Problem details: Starting with the line with "0 Telekom Sinus" in the entries below and going on through the line with "The Chesterfield Brand", output every line exactly and nothing more. No pictures.

Data extract:
★ ★ ★ ★ ★
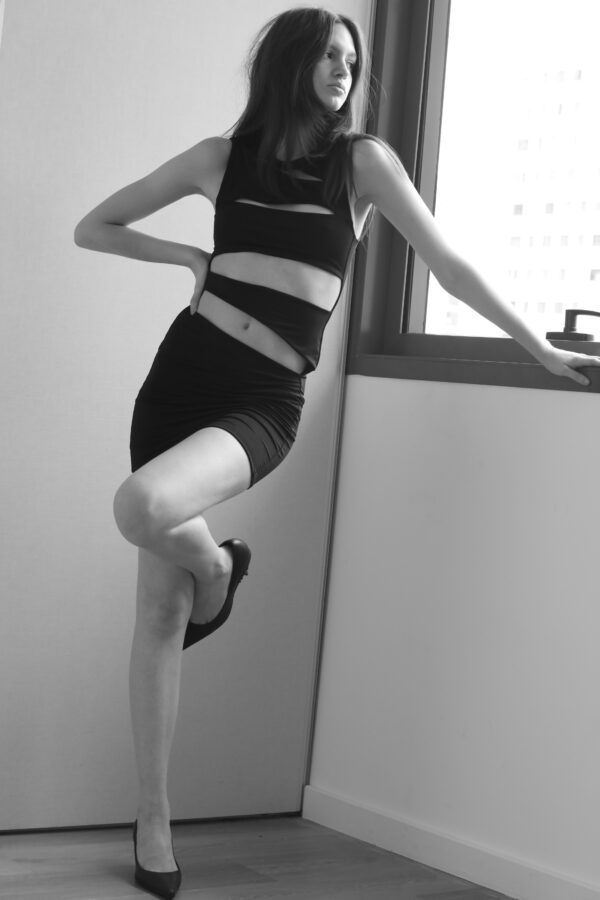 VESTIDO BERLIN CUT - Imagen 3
★ ★ ★ ★ ★
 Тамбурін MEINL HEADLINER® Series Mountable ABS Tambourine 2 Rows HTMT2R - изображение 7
★ ★ ★ ★ ★
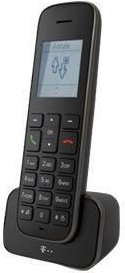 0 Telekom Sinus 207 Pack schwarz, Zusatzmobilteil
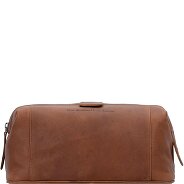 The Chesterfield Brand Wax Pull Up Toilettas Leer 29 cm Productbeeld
★ ★ ★ ★ ★
Reply to the task:
 0 Telekom Sinus 207 Pack schwarz, Zusatzmobilteil
 The Chesterfield Brand Wax Pull Up Toilettas Leer 29 cm Productbeeld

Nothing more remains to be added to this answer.